***** Excerpted text

# Strada Front Bumper



## StradaUSA (Jun 1, 2003)

Strada USA becomes the first company to develop a front bumper for the Nissan Altima with sport enthusiasts in mind. Keeping the design simple with subtle sculpting and setting it off with sharp lines makes this bumper a truely stunning package!

For more information contact:

[email protected]

or Online Customer service: 

AOL IM -- Team Strada

www.body-kit.com


----------



## gtw00 (Oct 16, 2002)

StradaUSA said:


> Strada USA becomes the first company to develop a front bumper for the Nissan Altima with sport enthusiasts in mind. Keeping the design simple with subtle sculpting and setting it off with sharp lines makes this bumper a truely stunning package!
> 
> For more information contact:
> 
> ...


a little too boxy, doesn't flow with the roundness of the body


----------



## Kalel (Jun 26, 2003)

Kind-of reminds me of a Honda with a body-kit other then that i like it.


----------



## StradaUSA (Jun 1, 2003)

This front is a superior design, grille lines were taken inward to form the intercooler inlet.. And the bottom is specifically constructed for durability being tapered down and at angle for high impact resistance..

This is a picture of the front by itself.. With No Fog Attachments..


----------



## Slurppie (Oct 15, 2002)

I like the bumper in the second pic, not too shabby


----------



## Hal Just Hal (Oct 21, 2002)

That sencond pic is MUCH nicer! Pretty Hot! My only gripe now is the way it flares out on the bottom back by the tire. it is to over the top. If you cut down on how much it flares it will be so much cleaner and probably be the best bumper replacement out there.


----------



## StradaUSA (Jun 1, 2003)

**my'02altima** said:


> That sencond pic is MUCH nicer! Pretty Hot! My only gripe now is the way it flares out on the bottom back by the tire. it is to over the top. If you cut down on how much it flares it will be so much cleaner and probably be the best bumper replacement out there.


I think sir that is just the angle of the picture.. because the entire bottom of the bumper comes out and it creates that effect.. so you are looking down on it from an angle..


----------



## Ruben (Oct 15, 2002)

Wonder what it would looke like with grill mesh in those holes? Nice job.


----------



## Hal Just Hal (Oct 21, 2002)

StradaUSA said:


> I think sir that is just the angle of the picture.. because the entire bottom of the bumper comes out and it creates that effect.. so you are looking down on it from an angle..


This is what I am talking about

















It is not that big of a difference, but I think it is enough to make it a lot cleaner. This is JMO.

**********

__Given task A__.
Multiply every bounding-box coordinate by 0.95 in the rows, from the line with "LOOKUP chairs" up to and including the line with "[279,226,302,250]", rounding to whole numbers with halves rounded up. Give only those lines again, with the LOOKUP lines kept as they are.
The forum thread about the Strada front bumper and the rows are unrelated material.

***** Task input

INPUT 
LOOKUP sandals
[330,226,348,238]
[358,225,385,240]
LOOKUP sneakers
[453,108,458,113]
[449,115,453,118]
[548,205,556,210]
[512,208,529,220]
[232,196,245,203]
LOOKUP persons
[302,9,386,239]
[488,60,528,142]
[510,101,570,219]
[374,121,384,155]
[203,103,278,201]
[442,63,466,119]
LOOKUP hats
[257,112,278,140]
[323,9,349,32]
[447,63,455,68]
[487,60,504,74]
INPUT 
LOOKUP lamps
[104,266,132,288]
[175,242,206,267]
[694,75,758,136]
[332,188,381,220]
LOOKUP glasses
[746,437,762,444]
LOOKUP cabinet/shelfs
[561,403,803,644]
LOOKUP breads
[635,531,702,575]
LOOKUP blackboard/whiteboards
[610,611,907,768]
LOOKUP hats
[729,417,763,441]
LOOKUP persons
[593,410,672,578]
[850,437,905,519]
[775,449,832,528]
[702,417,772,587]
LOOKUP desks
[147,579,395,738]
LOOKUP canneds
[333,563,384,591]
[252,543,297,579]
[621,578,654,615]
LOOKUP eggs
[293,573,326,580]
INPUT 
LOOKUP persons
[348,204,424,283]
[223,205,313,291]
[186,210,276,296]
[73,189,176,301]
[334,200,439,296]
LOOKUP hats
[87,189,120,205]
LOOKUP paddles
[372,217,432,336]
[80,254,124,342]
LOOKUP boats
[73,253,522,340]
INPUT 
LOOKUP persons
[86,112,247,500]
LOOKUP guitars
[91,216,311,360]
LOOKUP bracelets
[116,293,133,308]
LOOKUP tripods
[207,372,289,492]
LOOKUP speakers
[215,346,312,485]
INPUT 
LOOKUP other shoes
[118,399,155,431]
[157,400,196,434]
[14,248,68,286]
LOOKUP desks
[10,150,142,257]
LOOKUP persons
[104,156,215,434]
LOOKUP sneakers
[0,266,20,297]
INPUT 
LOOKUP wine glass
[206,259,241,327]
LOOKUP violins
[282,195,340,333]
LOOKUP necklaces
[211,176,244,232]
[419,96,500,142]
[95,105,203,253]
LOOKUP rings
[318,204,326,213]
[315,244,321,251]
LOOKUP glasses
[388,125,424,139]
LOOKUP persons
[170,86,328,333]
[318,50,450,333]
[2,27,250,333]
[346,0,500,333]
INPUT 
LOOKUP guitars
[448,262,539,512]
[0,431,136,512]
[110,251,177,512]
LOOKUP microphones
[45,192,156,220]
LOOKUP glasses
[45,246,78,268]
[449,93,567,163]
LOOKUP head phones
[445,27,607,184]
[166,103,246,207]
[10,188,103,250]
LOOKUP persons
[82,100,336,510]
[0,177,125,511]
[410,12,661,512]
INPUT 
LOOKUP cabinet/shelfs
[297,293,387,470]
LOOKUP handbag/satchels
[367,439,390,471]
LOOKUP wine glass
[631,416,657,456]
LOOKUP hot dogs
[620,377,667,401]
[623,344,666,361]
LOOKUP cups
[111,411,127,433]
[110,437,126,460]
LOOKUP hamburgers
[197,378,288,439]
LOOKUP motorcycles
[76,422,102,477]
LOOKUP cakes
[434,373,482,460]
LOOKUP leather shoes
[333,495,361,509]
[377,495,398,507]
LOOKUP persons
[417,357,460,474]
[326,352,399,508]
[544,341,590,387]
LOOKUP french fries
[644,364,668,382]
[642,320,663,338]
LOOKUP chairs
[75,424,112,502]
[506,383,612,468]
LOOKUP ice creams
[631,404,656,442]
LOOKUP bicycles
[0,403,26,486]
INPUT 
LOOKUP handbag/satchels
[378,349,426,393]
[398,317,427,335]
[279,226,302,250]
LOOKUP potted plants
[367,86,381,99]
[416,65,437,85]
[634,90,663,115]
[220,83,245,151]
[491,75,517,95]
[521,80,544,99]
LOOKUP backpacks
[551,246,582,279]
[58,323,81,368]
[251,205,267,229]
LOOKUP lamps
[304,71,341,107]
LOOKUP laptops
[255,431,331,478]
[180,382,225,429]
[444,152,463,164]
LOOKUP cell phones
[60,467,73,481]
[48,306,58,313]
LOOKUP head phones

**********

__Given task B__.
Write what comes next in the forum thread about the Strada front bumper, picking up after its last post.

__Expected answer A__.
LOOKUP chairs
[71,403,106,477]
[481,364,581,445]
LOOKUP ice creams
[599,384,623,420]
LOOKUP bicycles
[0,383,25,462]
INPUT 
LOOKUP handbag/satchels
[359,332,405,373]
[378,301,406,318]
[265,215,287,238]

__Expected answer B__.
----------



## Dhridah (Nov 5, 2003)

*I agree*



**my'02altima** said:


> This is what I am talking about
> 
> 
> 
> ...


That is exactly the problem I was having with the looks of the bumper (plus the foglight inserts). If they made that change I would order one now.


----------



## StradaUSA (Jun 1, 2003)

Here is another pic from the side.. In this picture you can better note that the side flare is in fact a gradual rise. It is one of the finer design attributes that allows for a high impact resistance.. As well as better enabling a person to navigate over speed bumps etc. this is due in part because of the angle of the lip.. Alot of design expertise has went into its development.. the bumper sits around 5 inches *ALL* around.. on 2 inch lowered springs.


----------



## gtw00 (Oct 16, 2002)

StradaUSA said:


> Here is another pic from the side.. In this picture you can better note that the side flare is in fact a gradual rise. It is one of the finer design attributes that allows for a high impact resistance.. As well as better enabling a person to navigate over speed bumps etc. this is due in part because of the angle of the lip.. Alot of design expertise has went into its development.. the bumper sits around 5 inches *ALL* around.. on 2 inch lowered springs.



see thats one of the things i dont like abotu it, i dont like how its angled down twards the wheel. IMO it would look better if it was flat


----------



## gtw00 (Oct 16, 2002)

did a little photoshopping last night, front of the bumper was extended a bit to add more of a curve to it, the bottom lip was flattened and added a vent to the side of it, then added sills and rear from a veilside kit for a 97 lexus gs300


----------



## Dhridah (Nov 5, 2003)

That Looks Sweet!


----------



## Hal Just Hal (Oct 21, 2002)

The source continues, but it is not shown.